Entries in a dataset:
::::

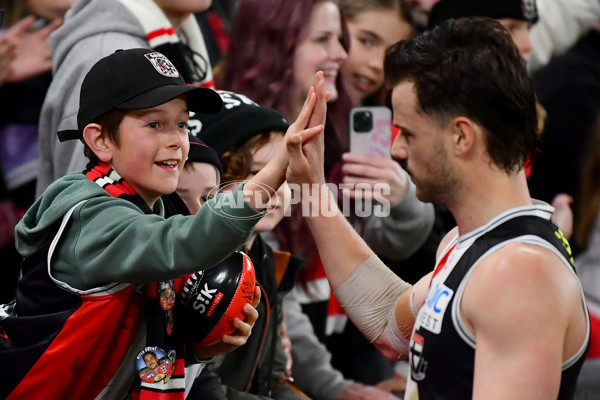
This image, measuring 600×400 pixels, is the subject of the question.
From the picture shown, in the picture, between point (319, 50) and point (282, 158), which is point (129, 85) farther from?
point (319, 50)

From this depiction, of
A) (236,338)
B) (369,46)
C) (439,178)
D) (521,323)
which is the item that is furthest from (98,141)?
(369,46)

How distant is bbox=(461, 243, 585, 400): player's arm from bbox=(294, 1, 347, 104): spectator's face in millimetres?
2113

::::

Exercise task: Write out all the entries above in full, shifting every number in their answers (the point coordinates and the distance in millimeters) up by 96. Leave the pictures out.

Written answer:
This image, measuring 600×400 pixels, is the subject of the question.
From the picture shown, in the picture, between point (319, 50) and point (282, 158), which is point (129, 85) farther from?
point (415, 146)

From this depiction, of
A) (236,338)
B) (369,46)
C) (439,178)
D) (521,323)
which is the item that is furthest from (98,141)?
(465,142)

How distant is bbox=(461, 243, 585, 400): player's arm from bbox=(294, 1, 347, 104): spectator's face in millimetres?
2209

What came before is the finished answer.